Cheaper War Means More War

TALLIL AIR BASE, IRAQ - UNDATED: In this undated handout photo provided by the U.S. Air Force, airmen with the 64th Expeditionary Reconnaissance Squadron move an RQ-1 Predator Unmanned Aerial Vehicle at Tallil Air Base in Iraq.

Photo by Deb Smith/U.S. Air Force/Getty Images

Inspired by Rachel Maddow’s Drift: The Unmooring of American Military Power, Kevin Drum and Jonathan Bernstein debate whether or in what sense it’s gotten “easier” for the United States to initiate wars.

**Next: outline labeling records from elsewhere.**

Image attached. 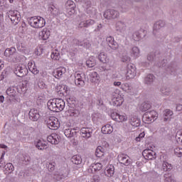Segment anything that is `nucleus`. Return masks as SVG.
Segmentation results:
<instances>
[{
    "label": "nucleus",
    "instance_id": "obj_1",
    "mask_svg": "<svg viewBox=\"0 0 182 182\" xmlns=\"http://www.w3.org/2000/svg\"><path fill=\"white\" fill-rule=\"evenodd\" d=\"M28 22L32 28L38 29L39 28H43L46 24L45 18L41 16H33L28 18Z\"/></svg>",
    "mask_w": 182,
    "mask_h": 182
},
{
    "label": "nucleus",
    "instance_id": "obj_2",
    "mask_svg": "<svg viewBox=\"0 0 182 182\" xmlns=\"http://www.w3.org/2000/svg\"><path fill=\"white\" fill-rule=\"evenodd\" d=\"M96 21L93 19H88L86 14H82L80 16V23L78 24V28L82 29V28H89V26H92V25H95Z\"/></svg>",
    "mask_w": 182,
    "mask_h": 182
},
{
    "label": "nucleus",
    "instance_id": "obj_3",
    "mask_svg": "<svg viewBox=\"0 0 182 182\" xmlns=\"http://www.w3.org/2000/svg\"><path fill=\"white\" fill-rule=\"evenodd\" d=\"M157 117H159V114L157 112L154 110L148 111L143 115L142 120L147 124L153 123L154 120H157Z\"/></svg>",
    "mask_w": 182,
    "mask_h": 182
},
{
    "label": "nucleus",
    "instance_id": "obj_4",
    "mask_svg": "<svg viewBox=\"0 0 182 182\" xmlns=\"http://www.w3.org/2000/svg\"><path fill=\"white\" fill-rule=\"evenodd\" d=\"M47 126L50 130H58L60 127V122L55 117H50L47 121Z\"/></svg>",
    "mask_w": 182,
    "mask_h": 182
},
{
    "label": "nucleus",
    "instance_id": "obj_5",
    "mask_svg": "<svg viewBox=\"0 0 182 182\" xmlns=\"http://www.w3.org/2000/svg\"><path fill=\"white\" fill-rule=\"evenodd\" d=\"M7 15L14 25H18V23H19V21H21V14H19L18 11L10 10L8 11Z\"/></svg>",
    "mask_w": 182,
    "mask_h": 182
},
{
    "label": "nucleus",
    "instance_id": "obj_6",
    "mask_svg": "<svg viewBox=\"0 0 182 182\" xmlns=\"http://www.w3.org/2000/svg\"><path fill=\"white\" fill-rule=\"evenodd\" d=\"M164 25H166V23L161 20H159L154 23L153 34L156 38V39H161V34L159 31H160L161 28H164Z\"/></svg>",
    "mask_w": 182,
    "mask_h": 182
},
{
    "label": "nucleus",
    "instance_id": "obj_7",
    "mask_svg": "<svg viewBox=\"0 0 182 182\" xmlns=\"http://www.w3.org/2000/svg\"><path fill=\"white\" fill-rule=\"evenodd\" d=\"M14 72L18 77H23L28 75V68L25 65H18L15 67Z\"/></svg>",
    "mask_w": 182,
    "mask_h": 182
},
{
    "label": "nucleus",
    "instance_id": "obj_8",
    "mask_svg": "<svg viewBox=\"0 0 182 182\" xmlns=\"http://www.w3.org/2000/svg\"><path fill=\"white\" fill-rule=\"evenodd\" d=\"M86 75L85 73H75V83L78 87H83L86 83Z\"/></svg>",
    "mask_w": 182,
    "mask_h": 182
},
{
    "label": "nucleus",
    "instance_id": "obj_9",
    "mask_svg": "<svg viewBox=\"0 0 182 182\" xmlns=\"http://www.w3.org/2000/svg\"><path fill=\"white\" fill-rule=\"evenodd\" d=\"M104 18L105 19L112 20L117 19L120 16V13L117 10L114 9H108L104 12Z\"/></svg>",
    "mask_w": 182,
    "mask_h": 182
},
{
    "label": "nucleus",
    "instance_id": "obj_10",
    "mask_svg": "<svg viewBox=\"0 0 182 182\" xmlns=\"http://www.w3.org/2000/svg\"><path fill=\"white\" fill-rule=\"evenodd\" d=\"M115 31L119 32L123 36H126L127 34V26L124 22L117 21L115 24Z\"/></svg>",
    "mask_w": 182,
    "mask_h": 182
},
{
    "label": "nucleus",
    "instance_id": "obj_11",
    "mask_svg": "<svg viewBox=\"0 0 182 182\" xmlns=\"http://www.w3.org/2000/svg\"><path fill=\"white\" fill-rule=\"evenodd\" d=\"M136 73V66L132 63H128L127 65V79L134 78Z\"/></svg>",
    "mask_w": 182,
    "mask_h": 182
},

I see the most relevant issue here as having a lot to do with technological and economic trends. Advanced industrial societies like the United States have gotten much more technically proficient at causing explosions inside foreign countries. You started to see this already in Vietnam where thanks to aerial bombardment North Vietnam was very much living through a total war even as the United States was waging a very limited one. But you see it to a staggering extent in contemporary Pakistan where the main American combatants are unmanned aerial vehicles. In Thomas Jefferson’s time, if you wanted to create an explosion on the Indian Subcontinent a whole bunch of people would have to sail halfway around the world, disembark, walk to the target city, and fight a battle. Today it can be done by a guy sitting in an air conditioned cubicle somewhere. Military spending is, as proponents of more military spending like to point out, currently at a relatively low level in historical terms despite a decade-plus of constant warfighting. Since the country can afford more war, its leaders have chosen to purchase more war. I think it’s telling that Denmark after a long history of basically never engaging in expeditionary military undertakings currently has troops deployed in Kosovo and Afghanistan, sent troops to Iraq, and bombed Qaddafi’s forces in Libya last year.